__ASSIGNMENT__: Each line in the records below, from the one that contains "circle or polygons" to the one that contains "2. Heterogeneous", should be reproduced exactly, the first and last included.

__ENTRIES SHOWN__:
____________

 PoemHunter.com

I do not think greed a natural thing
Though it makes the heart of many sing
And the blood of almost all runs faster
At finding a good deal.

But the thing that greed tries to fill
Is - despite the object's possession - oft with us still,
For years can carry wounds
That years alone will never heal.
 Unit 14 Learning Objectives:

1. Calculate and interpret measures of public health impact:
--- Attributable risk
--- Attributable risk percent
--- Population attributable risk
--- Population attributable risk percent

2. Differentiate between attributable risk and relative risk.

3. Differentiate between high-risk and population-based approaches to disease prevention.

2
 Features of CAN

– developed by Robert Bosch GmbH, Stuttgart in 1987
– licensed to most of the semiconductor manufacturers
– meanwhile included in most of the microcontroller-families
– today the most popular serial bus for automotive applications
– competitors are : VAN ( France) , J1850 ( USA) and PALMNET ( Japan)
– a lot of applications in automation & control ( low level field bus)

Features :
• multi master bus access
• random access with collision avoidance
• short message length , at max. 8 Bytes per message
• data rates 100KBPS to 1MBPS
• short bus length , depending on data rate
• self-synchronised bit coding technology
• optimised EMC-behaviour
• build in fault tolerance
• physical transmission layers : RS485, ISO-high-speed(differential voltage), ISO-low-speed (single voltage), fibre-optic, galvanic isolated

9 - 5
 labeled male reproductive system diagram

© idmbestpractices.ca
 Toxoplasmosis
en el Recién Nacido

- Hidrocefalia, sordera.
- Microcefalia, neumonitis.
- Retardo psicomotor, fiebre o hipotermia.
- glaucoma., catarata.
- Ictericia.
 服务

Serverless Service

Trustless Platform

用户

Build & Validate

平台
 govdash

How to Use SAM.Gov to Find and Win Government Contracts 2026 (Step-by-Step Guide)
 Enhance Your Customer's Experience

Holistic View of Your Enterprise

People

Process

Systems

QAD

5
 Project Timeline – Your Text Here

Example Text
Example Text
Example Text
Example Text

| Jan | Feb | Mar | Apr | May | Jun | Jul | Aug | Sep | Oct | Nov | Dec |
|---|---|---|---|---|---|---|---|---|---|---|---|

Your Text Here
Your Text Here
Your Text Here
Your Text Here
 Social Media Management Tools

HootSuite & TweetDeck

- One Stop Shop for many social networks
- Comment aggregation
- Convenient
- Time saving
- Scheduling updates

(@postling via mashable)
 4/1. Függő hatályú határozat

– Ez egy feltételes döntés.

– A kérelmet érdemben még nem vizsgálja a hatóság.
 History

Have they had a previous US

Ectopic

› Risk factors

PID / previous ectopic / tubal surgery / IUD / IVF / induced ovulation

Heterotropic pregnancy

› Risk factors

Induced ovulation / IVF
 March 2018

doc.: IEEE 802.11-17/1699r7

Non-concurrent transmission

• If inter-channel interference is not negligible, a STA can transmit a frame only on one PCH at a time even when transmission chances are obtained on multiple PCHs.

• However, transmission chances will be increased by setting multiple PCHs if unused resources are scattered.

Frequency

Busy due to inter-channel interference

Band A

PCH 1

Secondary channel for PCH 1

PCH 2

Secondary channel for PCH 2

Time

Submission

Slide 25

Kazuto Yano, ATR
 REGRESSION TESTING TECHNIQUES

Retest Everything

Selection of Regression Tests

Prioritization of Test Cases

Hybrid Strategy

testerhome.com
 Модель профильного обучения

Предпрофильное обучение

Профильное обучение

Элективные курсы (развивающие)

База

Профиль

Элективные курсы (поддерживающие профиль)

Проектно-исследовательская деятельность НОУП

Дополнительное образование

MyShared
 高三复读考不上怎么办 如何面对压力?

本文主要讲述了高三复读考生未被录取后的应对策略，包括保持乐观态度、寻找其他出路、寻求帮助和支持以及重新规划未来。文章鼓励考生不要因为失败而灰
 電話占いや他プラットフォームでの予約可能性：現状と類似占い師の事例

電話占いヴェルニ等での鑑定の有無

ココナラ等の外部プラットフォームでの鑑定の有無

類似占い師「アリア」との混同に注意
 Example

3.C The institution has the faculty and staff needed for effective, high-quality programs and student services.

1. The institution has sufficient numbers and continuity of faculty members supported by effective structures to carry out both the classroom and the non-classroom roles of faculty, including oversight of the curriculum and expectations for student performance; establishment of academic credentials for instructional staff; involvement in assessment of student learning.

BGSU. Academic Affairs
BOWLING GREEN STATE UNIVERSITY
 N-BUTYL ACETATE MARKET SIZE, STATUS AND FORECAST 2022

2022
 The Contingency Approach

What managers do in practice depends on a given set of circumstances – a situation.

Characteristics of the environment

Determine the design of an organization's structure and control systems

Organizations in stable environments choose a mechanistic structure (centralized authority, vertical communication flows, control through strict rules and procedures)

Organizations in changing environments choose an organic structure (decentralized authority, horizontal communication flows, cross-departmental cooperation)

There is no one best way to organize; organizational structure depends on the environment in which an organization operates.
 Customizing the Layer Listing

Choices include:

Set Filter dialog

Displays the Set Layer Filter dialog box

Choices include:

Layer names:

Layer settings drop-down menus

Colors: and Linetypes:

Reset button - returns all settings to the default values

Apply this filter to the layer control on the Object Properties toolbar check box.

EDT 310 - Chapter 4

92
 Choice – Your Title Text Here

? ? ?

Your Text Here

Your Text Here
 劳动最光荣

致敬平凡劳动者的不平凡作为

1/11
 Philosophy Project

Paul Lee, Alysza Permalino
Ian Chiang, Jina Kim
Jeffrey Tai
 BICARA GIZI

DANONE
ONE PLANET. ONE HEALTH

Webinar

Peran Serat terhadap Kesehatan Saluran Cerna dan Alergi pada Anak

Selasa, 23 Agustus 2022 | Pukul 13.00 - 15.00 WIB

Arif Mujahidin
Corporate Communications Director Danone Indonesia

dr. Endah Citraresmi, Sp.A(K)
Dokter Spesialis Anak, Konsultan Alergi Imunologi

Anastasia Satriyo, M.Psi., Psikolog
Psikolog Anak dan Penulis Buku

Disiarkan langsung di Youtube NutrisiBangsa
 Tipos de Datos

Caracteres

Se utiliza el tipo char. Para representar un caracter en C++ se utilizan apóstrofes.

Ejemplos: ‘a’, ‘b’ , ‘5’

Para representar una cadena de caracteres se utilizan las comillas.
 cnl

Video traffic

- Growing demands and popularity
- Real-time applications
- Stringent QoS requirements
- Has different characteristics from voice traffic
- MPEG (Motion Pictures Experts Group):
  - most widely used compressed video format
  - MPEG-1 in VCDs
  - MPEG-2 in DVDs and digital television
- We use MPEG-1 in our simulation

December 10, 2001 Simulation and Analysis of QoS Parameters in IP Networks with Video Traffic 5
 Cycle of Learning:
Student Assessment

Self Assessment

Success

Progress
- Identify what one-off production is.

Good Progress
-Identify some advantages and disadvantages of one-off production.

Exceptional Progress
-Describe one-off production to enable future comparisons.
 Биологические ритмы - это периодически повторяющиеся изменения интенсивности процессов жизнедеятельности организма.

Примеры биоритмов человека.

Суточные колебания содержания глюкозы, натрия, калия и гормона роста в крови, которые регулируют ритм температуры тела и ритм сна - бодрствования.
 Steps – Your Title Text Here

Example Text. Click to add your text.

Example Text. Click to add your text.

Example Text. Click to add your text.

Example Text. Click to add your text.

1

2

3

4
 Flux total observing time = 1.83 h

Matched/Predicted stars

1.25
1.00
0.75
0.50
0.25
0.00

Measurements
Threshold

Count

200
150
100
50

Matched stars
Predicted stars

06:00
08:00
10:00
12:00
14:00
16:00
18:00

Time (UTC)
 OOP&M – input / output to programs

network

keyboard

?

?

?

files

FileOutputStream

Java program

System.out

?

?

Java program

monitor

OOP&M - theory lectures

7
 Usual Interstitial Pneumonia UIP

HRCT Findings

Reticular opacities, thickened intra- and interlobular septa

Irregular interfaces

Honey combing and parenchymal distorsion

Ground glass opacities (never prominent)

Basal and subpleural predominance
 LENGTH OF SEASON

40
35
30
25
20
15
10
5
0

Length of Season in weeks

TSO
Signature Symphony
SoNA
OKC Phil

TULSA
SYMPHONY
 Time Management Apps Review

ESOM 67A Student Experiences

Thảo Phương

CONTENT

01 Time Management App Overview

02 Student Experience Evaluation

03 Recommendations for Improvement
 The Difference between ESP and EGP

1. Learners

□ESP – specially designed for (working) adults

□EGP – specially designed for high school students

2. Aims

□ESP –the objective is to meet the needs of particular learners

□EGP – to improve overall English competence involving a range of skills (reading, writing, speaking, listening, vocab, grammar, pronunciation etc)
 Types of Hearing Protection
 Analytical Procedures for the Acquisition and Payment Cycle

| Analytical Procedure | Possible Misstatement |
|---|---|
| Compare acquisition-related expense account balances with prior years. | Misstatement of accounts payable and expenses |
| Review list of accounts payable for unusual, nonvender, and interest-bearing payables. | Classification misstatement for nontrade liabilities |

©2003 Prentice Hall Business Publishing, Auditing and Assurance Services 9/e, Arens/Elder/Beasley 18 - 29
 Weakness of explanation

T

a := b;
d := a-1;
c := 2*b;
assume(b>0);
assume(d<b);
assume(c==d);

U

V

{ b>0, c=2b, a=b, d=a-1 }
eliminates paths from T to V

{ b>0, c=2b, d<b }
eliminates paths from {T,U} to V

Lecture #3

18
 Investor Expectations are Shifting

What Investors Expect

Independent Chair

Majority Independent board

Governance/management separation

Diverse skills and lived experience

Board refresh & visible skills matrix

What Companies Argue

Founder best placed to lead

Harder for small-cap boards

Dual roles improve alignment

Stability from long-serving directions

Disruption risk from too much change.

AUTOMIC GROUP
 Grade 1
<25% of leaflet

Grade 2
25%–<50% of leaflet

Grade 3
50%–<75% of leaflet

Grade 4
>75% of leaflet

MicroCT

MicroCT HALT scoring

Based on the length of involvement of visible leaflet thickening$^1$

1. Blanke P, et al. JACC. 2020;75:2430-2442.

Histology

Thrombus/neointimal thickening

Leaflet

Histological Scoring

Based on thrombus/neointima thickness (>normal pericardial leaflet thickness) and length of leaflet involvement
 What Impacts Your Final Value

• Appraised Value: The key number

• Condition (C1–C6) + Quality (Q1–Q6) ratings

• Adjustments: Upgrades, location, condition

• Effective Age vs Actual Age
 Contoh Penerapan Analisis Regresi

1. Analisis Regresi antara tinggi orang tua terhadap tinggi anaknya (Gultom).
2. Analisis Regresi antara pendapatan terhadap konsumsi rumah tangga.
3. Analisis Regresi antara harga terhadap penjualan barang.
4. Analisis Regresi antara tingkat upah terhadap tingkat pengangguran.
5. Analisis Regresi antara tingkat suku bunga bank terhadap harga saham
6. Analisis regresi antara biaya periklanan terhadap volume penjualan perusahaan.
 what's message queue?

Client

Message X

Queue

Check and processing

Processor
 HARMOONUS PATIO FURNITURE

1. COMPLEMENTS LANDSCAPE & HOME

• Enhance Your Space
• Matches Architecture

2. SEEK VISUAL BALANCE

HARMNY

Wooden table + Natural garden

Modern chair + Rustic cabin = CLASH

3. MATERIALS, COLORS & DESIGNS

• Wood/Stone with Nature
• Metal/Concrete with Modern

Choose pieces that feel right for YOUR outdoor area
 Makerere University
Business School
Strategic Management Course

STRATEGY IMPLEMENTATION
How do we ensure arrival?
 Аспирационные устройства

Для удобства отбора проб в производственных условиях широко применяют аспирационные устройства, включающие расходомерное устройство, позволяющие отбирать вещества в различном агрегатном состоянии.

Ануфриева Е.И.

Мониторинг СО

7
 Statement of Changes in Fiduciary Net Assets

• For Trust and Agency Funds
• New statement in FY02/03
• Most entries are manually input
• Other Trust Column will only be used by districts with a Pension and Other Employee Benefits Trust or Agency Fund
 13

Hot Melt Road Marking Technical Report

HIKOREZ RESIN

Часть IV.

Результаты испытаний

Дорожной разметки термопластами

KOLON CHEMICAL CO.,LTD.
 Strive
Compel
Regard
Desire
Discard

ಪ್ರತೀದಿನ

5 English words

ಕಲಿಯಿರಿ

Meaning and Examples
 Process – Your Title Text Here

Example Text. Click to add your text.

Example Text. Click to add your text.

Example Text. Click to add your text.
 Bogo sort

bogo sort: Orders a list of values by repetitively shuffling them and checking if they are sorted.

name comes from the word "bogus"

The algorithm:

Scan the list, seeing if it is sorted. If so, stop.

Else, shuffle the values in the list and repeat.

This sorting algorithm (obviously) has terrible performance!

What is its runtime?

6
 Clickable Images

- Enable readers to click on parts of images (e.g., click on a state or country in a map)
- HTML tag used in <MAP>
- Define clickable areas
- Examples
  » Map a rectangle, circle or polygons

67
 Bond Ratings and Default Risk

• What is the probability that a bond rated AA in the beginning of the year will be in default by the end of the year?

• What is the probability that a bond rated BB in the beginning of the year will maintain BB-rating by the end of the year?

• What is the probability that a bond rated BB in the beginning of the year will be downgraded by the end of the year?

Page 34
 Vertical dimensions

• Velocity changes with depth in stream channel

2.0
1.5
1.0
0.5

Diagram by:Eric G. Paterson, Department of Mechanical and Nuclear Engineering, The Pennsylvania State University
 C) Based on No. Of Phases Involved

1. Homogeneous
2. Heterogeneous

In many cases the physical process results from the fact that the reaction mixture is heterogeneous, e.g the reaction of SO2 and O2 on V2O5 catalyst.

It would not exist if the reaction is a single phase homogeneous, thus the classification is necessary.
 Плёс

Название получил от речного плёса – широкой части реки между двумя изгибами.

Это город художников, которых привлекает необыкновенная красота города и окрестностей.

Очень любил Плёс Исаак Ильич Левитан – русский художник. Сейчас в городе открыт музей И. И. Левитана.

____________

__TASK OUTPUT__:
  » Map a rectangle, circle or polygons

67
 Bond Ratings and Default Risk

• What is the probability that a bond rated AA in the beginning of the year will be in default by the end of the year?

• What is the probability that a bond rated BB in the beginning of the year will maintain BB-rating by the end of the year?

• What is the probability that a bond rated BB in the beginning of the year will be downgraded by the end of the year?

Page 34
 Vertical dimensions

• Velocity changes with depth in stream channel

2.0
1.5
1.0
0.5

Diagram by:Eric G. Paterson, Department of Mechanical and Nuclear Engineering, The Pennsylvania State University
 C) Based on No. Of Phases Involved

1. Homogeneous
2. Heterogeneous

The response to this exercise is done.